EXERCISE A →
In the Manzoni biography, copy the passage starting at "As a boy, Alessandro" and ending at "and Urania (1807).", swapping "religious" for "church-run".
EXERCISE B →
Please carry the Manzoni biography on from the point where it stops.

PAGE EXTRACT →
He is famous for the novel The Betrothed (orig. Italian: I promessi sposi) (1827), generally ranked among the masterpieces of world literature. The novel is also a symbol of the Italian Risorgimento, both for its patriotic message and because it was a fundamental milestone in the development of the modern, unified Italian language. Manzoni also contributed to the stabilization of the modern Italian language and helped to ensure linguistic unity throughout Italy.
He was an influential proponent of Liberal Catholicism in Italy. He is also considered one of the three crowns of Romanticism in Italy, within Ugo Foscolo and Giacomo Leopardi, despite their differences. He is often associated as the moral and cultural leader of the Italian unification with his younger contemporary Leopardi, though his work and thinking often contrast with the latter.
Manzoni was born in Milan, Italy, on 7 March 1785. Pietro, his father, aged about fifty, belonged to an old family of Lecco, originally feudal lords of Barzio, in the Valsassina. However, his biological father was likely Giovanni Verri, brother of the influential Enlightenment thinkers Pietro and Alessandro Verri, and a habitué, along with his brothers and Giulia Beccaria, of the dazzling liberal Società del Caffè. The poet's maternal grandfather, Cesare Beccaria, was a well-known author and philosopher, and his mother Giulia had literary talent as well. The young Alessandro spent his first two years in cascina Costa in Galbiate and he was wet-nursed by Caterina Panzeri, as attested by a memorial tablet affixed in the place. In 1792 his parents broke their marriage and his mother began a relationship with the writer Carlo Imbonati, moving to England and later to Paris.
As a boy, Alessandro rarely saw his mother. He seems to have had a cool and distant relationship with his father. At the age of six, he was sent away from home to begin his schooling in a variety of religious boarding schools operated by the Somaschi and Barnabite fathers. From an early age, Alessandro was drawn to literature, to poetry in particular, and to the ideals of liberty, reason and atheism. Among his first poems was one from this period entitled The Triumph of Liberty (1801), a poem of considerable merit in praise of the French Revolution. In 1804 Manzoni began to frequent the circle of Neoclassical poets gathered around Vincenzo Monti, whom he had already known and admired for some time before; Monti's insfluence is especially apparent in th poems of Manzoni's classicist period, most notably Adda (1803), and Urania (1807).

Stored data →
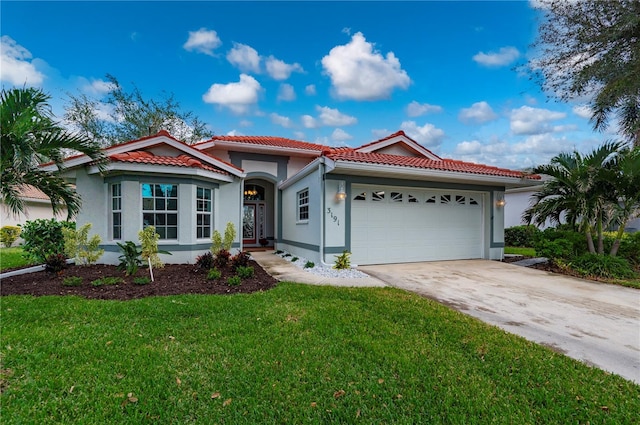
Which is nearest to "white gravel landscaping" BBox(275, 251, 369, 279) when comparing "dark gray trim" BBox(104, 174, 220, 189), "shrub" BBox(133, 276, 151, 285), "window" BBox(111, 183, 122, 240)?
"shrub" BBox(133, 276, 151, 285)

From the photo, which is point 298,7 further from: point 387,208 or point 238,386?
point 238,386

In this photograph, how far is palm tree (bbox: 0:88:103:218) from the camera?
489 cm

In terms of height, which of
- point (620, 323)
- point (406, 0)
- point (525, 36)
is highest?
point (525, 36)

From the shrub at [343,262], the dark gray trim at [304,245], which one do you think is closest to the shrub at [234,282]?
the shrub at [343,262]

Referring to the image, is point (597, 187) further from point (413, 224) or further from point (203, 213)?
point (203, 213)

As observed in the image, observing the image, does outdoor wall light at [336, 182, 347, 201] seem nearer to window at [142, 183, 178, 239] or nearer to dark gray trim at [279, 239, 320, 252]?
dark gray trim at [279, 239, 320, 252]

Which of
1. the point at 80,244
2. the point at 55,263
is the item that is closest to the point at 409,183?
the point at 80,244

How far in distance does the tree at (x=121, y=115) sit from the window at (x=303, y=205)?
17526 millimetres

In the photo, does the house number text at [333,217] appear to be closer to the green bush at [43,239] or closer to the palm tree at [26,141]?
the palm tree at [26,141]

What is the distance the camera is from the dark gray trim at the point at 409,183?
29.9 ft

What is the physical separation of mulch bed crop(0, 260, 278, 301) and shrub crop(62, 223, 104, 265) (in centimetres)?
38

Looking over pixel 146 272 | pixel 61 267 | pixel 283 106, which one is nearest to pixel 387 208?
pixel 146 272

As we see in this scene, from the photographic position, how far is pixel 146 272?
25.1 ft

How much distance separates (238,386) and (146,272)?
6081 millimetres
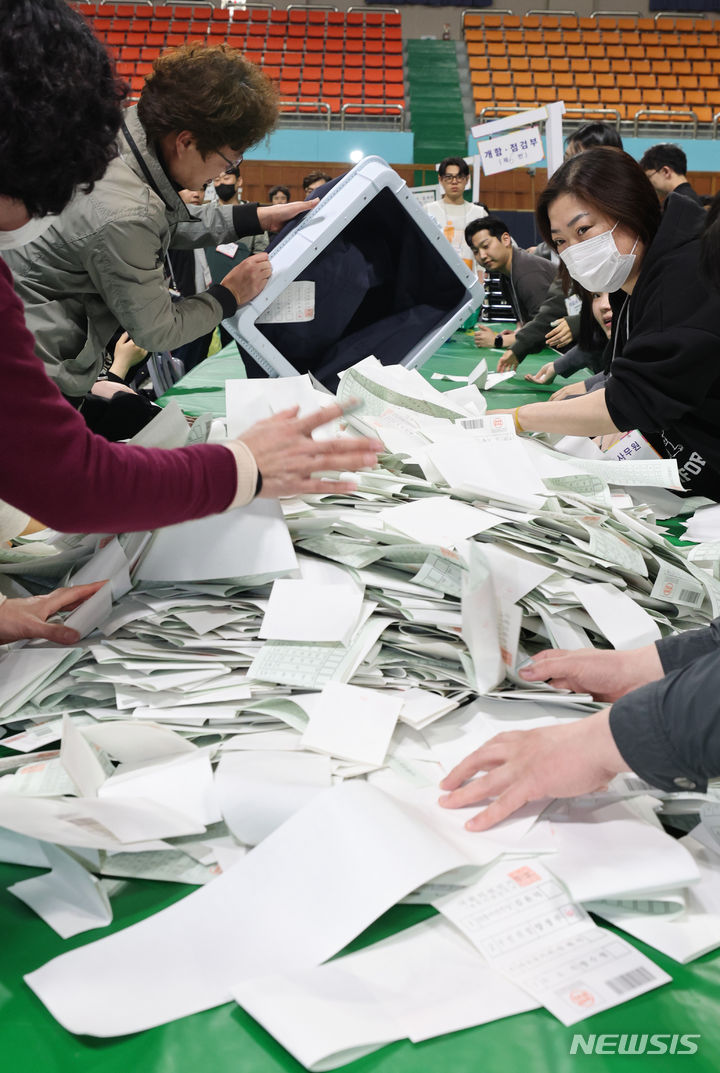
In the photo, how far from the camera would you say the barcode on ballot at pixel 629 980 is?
2.18 feet

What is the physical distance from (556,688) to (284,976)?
19.5 inches

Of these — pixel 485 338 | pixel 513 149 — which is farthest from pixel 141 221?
pixel 513 149

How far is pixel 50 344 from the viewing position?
2.00 metres

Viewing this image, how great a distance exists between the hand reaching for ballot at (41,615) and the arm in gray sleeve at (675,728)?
69 centimetres

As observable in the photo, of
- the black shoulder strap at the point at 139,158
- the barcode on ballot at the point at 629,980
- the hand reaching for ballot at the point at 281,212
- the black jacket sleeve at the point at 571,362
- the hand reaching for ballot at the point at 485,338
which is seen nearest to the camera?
the barcode on ballot at the point at 629,980

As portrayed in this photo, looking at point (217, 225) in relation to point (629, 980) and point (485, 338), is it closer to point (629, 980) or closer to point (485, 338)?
point (485, 338)

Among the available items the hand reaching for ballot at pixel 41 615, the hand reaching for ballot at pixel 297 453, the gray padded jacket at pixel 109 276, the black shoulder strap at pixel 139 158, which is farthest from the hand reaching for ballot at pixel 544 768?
the black shoulder strap at pixel 139 158

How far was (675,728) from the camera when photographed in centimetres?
75

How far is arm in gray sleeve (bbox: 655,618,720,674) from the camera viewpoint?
0.97 m

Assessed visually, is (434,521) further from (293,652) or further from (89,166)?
(89,166)

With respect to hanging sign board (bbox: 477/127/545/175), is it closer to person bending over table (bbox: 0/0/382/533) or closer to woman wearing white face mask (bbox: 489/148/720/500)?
woman wearing white face mask (bbox: 489/148/720/500)

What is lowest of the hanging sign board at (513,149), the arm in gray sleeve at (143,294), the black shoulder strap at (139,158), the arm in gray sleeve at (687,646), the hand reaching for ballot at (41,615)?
the hand reaching for ballot at (41,615)

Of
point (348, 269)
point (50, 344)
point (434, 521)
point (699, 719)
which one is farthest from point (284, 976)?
point (348, 269)

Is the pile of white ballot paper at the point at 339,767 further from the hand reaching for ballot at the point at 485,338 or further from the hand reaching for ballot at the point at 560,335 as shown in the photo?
the hand reaching for ballot at the point at 485,338
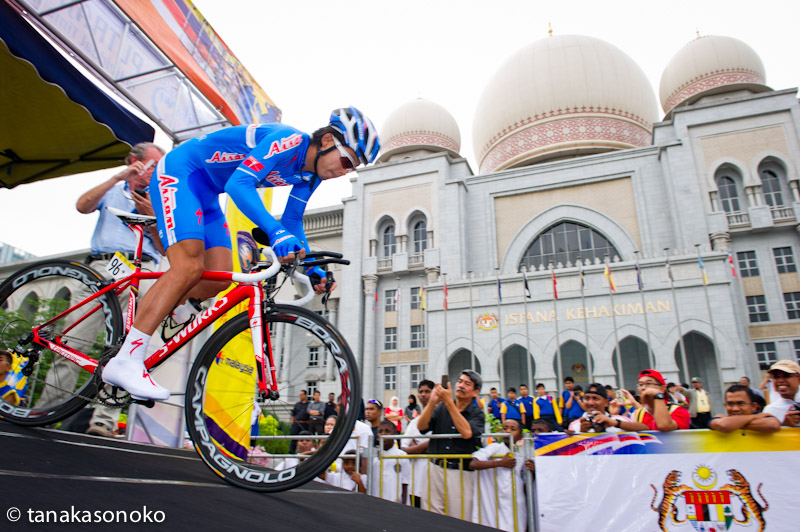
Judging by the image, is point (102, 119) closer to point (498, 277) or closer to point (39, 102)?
point (39, 102)

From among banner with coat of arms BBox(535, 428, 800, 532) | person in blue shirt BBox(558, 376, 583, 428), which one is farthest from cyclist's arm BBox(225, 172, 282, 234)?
person in blue shirt BBox(558, 376, 583, 428)

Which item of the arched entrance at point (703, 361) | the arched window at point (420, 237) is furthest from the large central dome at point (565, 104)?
the arched entrance at point (703, 361)

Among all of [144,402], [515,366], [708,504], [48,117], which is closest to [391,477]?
[708,504]

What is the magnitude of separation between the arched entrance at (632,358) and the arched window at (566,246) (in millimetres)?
4380

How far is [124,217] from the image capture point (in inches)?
110

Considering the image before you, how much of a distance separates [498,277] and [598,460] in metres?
15.6

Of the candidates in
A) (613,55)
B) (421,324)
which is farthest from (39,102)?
(613,55)

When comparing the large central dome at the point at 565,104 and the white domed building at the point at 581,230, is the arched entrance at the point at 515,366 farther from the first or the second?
the large central dome at the point at 565,104

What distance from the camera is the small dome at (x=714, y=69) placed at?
2445 centimetres

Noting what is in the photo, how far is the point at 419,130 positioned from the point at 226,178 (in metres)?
27.6

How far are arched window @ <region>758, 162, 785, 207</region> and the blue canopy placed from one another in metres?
23.4

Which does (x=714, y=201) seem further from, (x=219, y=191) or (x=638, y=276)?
(x=219, y=191)

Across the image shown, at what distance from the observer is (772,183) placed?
67.4 ft

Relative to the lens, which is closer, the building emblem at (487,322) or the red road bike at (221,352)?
the red road bike at (221,352)
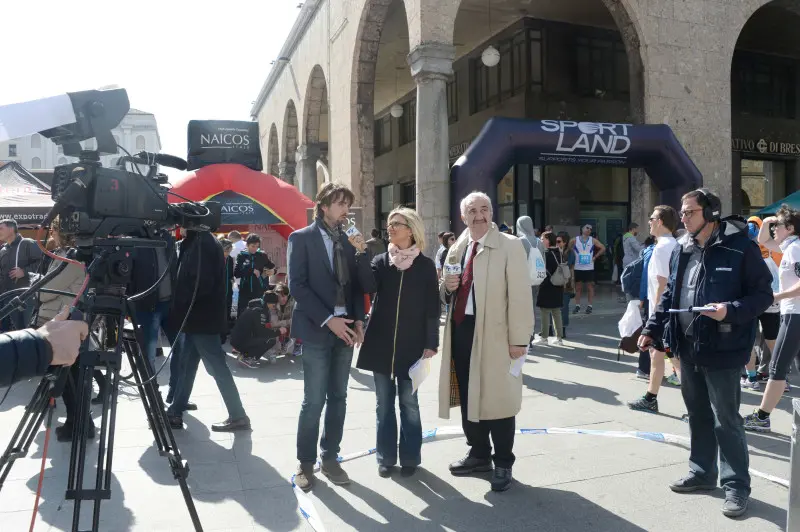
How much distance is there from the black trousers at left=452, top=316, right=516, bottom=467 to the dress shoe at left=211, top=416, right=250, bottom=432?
1.98 metres

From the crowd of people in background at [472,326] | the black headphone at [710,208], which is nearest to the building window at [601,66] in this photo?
the crowd of people in background at [472,326]

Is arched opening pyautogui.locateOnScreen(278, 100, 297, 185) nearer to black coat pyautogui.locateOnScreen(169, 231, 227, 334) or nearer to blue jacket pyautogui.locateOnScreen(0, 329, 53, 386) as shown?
black coat pyautogui.locateOnScreen(169, 231, 227, 334)

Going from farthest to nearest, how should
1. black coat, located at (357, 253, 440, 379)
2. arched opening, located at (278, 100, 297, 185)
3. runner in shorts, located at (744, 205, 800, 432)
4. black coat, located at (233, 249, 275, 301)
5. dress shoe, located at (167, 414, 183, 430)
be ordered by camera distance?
arched opening, located at (278, 100, 297, 185), black coat, located at (233, 249, 275, 301), dress shoe, located at (167, 414, 183, 430), runner in shorts, located at (744, 205, 800, 432), black coat, located at (357, 253, 440, 379)

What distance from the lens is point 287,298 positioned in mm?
8516

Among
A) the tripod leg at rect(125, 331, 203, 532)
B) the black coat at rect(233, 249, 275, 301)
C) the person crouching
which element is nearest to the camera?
the tripod leg at rect(125, 331, 203, 532)

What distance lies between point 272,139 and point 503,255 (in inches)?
1219

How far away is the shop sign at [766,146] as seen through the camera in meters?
21.4

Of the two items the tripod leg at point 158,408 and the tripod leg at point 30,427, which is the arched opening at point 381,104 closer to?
the tripod leg at point 158,408

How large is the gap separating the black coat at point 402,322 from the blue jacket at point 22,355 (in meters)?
2.37

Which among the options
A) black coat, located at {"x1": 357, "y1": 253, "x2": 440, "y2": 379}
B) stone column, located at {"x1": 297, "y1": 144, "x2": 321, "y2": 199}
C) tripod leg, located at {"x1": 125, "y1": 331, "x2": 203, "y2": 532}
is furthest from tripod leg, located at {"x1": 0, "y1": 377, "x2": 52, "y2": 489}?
stone column, located at {"x1": 297, "y1": 144, "x2": 321, "y2": 199}

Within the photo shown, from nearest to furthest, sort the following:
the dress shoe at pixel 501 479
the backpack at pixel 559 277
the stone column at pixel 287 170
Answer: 1. the dress shoe at pixel 501 479
2. the backpack at pixel 559 277
3. the stone column at pixel 287 170

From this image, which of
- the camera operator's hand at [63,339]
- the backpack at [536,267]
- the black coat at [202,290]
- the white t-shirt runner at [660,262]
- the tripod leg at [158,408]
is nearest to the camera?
the camera operator's hand at [63,339]

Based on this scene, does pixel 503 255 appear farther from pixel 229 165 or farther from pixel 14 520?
pixel 229 165

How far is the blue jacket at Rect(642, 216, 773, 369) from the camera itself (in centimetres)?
369
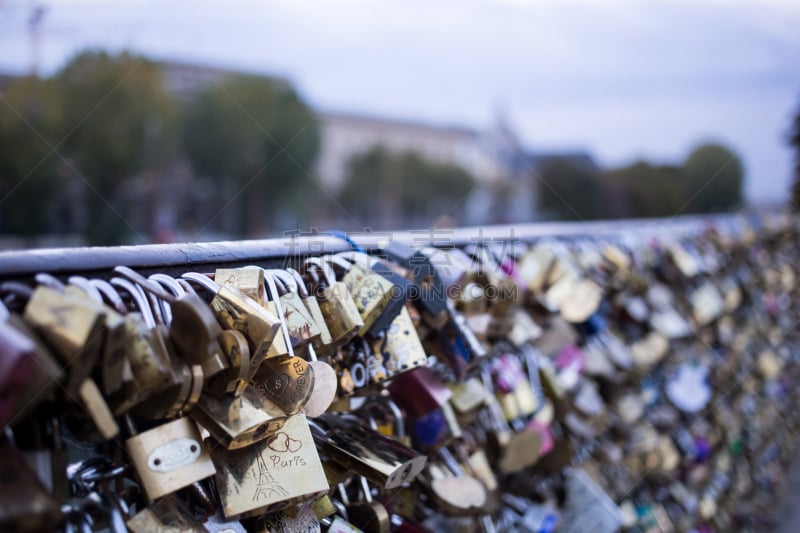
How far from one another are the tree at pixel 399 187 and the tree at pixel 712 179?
22452mm

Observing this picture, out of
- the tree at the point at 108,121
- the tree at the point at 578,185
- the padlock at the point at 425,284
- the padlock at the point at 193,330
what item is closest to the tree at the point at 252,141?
the tree at the point at 108,121

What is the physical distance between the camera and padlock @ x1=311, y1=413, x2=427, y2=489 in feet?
4.04

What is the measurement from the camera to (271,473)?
106 cm

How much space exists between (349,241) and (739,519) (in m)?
3.45

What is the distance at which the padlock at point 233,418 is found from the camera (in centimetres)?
99

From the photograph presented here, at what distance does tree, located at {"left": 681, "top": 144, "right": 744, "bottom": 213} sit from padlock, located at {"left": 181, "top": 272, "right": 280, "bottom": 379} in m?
2.36

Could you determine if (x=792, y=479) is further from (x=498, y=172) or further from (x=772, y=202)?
(x=498, y=172)

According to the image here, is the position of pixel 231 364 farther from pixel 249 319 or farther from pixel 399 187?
pixel 399 187

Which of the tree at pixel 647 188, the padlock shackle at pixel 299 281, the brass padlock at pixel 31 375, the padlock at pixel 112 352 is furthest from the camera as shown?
the tree at pixel 647 188

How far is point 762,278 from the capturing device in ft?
16.2

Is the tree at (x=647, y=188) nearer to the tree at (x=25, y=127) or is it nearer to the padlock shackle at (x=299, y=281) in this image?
the tree at (x=25, y=127)

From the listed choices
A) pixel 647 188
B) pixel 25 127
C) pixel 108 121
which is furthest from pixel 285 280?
pixel 647 188

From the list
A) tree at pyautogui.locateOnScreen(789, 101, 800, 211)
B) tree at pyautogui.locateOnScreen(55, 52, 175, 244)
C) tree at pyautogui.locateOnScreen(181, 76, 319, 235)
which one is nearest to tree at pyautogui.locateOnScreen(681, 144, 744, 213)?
tree at pyautogui.locateOnScreen(789, 101, 800, 211)

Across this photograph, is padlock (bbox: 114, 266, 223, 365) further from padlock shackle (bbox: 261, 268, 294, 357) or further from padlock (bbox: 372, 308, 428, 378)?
padlock (bbox: 372, 308, 428, 378)
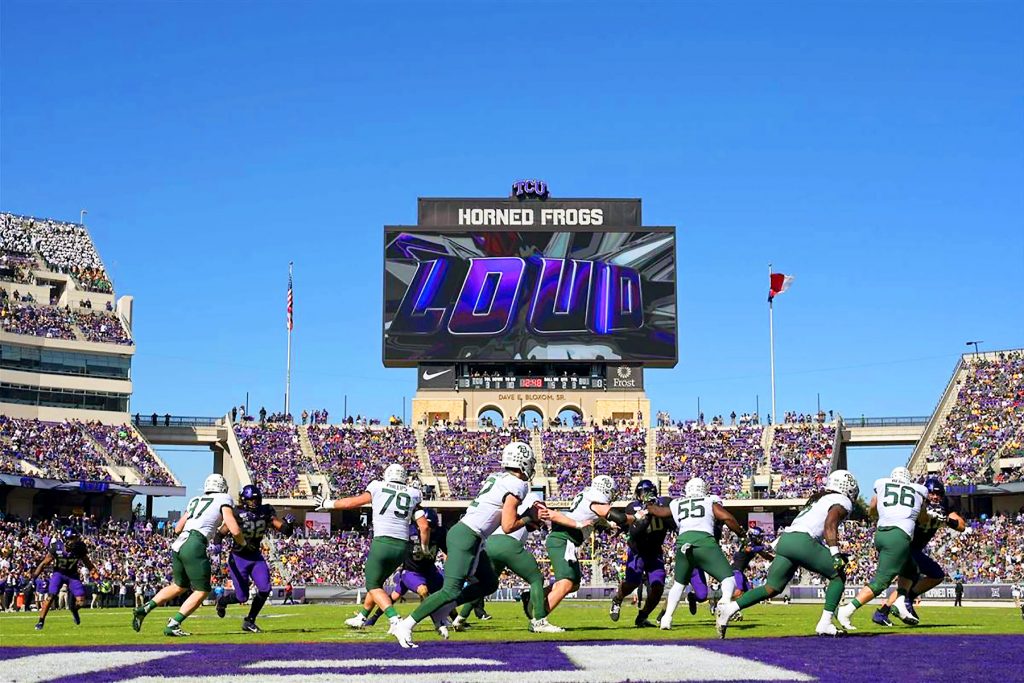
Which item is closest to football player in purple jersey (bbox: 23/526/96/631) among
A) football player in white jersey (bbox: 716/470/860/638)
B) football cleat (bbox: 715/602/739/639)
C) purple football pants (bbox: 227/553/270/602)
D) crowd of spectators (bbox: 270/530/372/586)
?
purple football pants (bbox: 227/553/270/602)

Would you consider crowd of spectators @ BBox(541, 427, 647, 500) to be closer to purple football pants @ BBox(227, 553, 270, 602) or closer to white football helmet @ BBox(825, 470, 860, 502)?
purple football pants @ BBox(227, 553, 270, 602)

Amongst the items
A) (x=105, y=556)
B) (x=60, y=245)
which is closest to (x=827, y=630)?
(x=105, y=556)

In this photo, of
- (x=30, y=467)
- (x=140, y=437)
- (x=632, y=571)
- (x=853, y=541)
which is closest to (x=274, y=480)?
(x=140, y=437)

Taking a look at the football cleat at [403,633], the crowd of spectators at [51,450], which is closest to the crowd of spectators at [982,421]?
the crowd of spectators at [51,450]

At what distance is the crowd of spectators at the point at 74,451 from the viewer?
62156 millimetres

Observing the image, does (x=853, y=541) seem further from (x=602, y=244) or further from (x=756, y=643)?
(x=756, y=643)

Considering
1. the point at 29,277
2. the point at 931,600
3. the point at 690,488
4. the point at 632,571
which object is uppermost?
the point at 29,277

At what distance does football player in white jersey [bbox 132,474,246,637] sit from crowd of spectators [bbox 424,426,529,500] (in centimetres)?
5324

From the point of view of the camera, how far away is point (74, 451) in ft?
216

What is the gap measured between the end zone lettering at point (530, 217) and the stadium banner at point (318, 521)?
19.6 m

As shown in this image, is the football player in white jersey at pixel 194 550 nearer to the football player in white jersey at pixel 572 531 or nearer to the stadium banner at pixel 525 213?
the football player in white jersey at pixel 572 531

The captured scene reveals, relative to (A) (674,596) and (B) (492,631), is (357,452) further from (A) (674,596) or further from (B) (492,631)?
(A) (674,596)

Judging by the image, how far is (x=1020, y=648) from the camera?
13109 millimetres

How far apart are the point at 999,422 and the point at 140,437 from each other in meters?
47.8
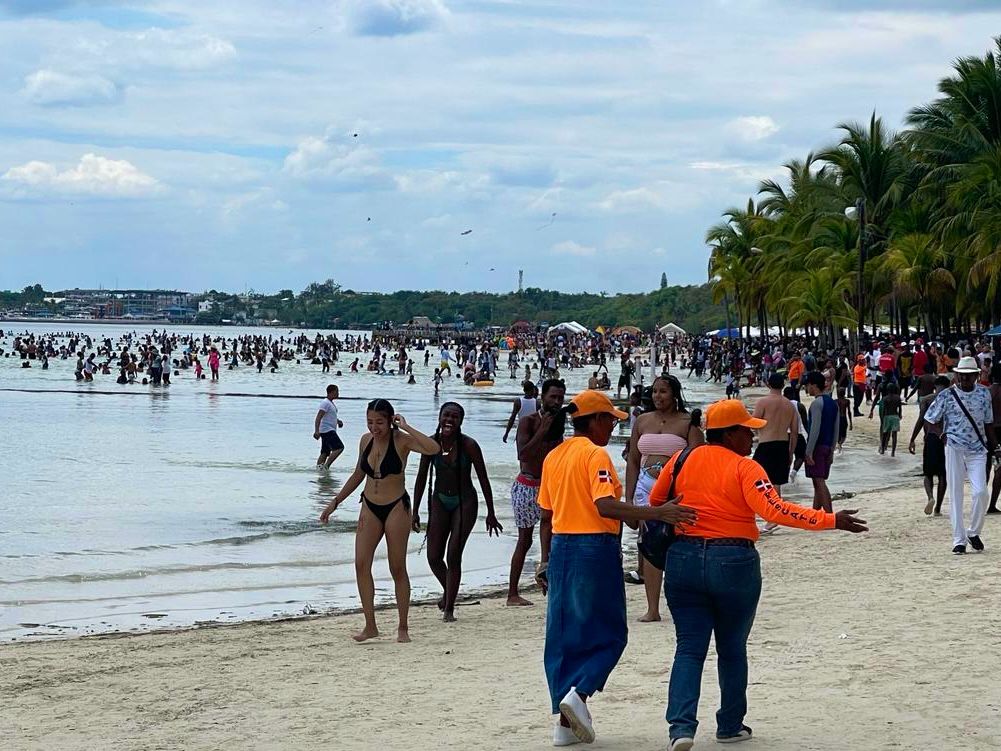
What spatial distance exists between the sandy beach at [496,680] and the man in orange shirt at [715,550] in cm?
46

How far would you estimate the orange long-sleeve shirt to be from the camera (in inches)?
202

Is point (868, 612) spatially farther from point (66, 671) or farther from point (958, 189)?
point (958, 189)

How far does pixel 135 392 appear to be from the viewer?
1989 inches

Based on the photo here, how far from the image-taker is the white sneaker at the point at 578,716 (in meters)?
5.45

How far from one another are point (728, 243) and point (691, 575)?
63667 millimetres

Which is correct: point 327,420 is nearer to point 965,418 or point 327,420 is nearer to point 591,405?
point 965,418

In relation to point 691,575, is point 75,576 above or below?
below

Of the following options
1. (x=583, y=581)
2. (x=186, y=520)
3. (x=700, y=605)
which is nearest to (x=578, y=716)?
(x=583, y=581)

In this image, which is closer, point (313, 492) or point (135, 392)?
point (313, 492)

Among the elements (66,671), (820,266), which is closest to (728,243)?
(820,266)

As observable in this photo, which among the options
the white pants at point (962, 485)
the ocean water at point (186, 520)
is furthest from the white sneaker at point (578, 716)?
the white pants at point (962, 485)

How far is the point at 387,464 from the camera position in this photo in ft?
26.1

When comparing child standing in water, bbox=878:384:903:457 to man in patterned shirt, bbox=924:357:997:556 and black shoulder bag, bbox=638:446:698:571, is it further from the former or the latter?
black shoulder bag, bbox=638:446:698:571

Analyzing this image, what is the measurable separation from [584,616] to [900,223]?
43.7 meters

ANSWER AREA A →
As a boy, Alessandro rarely saw his mother. He seems to have had a cool and distant relationship with his father. At the age of six, he was sent away from home to begin his schooling in a variety of church-run boarding schools operated by the Somaschi and Barnabite fathers. From an early age, Alessandro was drawn to literature, to poetry in particular, and to the ideals of liberty, reason and atheism. Among his first poems was one from this period entitled The Triumph of Liberty (1801), a poem of considerable merit in praise of the French Revolution. In 1804 Manzoni began to frequent the circle of Neoclassical poets gathered around Vincenzo Monti, whom he had already known and admired for some time before; Monti's insfluence is especially apparent in th poems of Manzoni's classicist period, most notably Adda (1803), and Urania (1807).

ANSWER AREA B →
His friendship with the scholars Francesco Lomonaco and Vincenzo Cuoco, who had fled Bourbon Naples after the fall of the Parthenopean Republic, further contributed to his revolutionary leanings and introduced him to historical studies and the philosophical ideas of Giambattista Vico. In 1804 Cuoco entrusted the nineteen year old Manzoni with the editing of his novel Platone in Italia.
Manzoni sojourned in Venice from the fall of 1803 to the spring of the following year. Here he attended salon hosted by Isabella Teotochi Albrizzi and made the acquaintance of Ippolito Pindemonte and Ugo Foscolo. Upon the death of his father in 1807, he joined the freethinking household of his mother at Auteuil, and came into contact with the group of philosophers known as the Idéologues, among whom he made many friends, notably Claude Charles Fauriel. He established close ties with the intellectual leader of the Idéologues, Antoine Destutt de Tracy, whose daughter he was at a certain point supposed to marry. Through Fauriel and Madame de Condorcet, Manzoni met some of the leading intellectual figures of Paris, among them Augustin Thierry, François Guizot, Pierre Jean Georges Cabanis, and Benjamin Constant. He became a close friend of Victor Cousin, Marcellin de Fresne and Marquis Jean-Baptiste de Montgrand, who later translated into French Manzoni's Inni Sacri an The Betrothed.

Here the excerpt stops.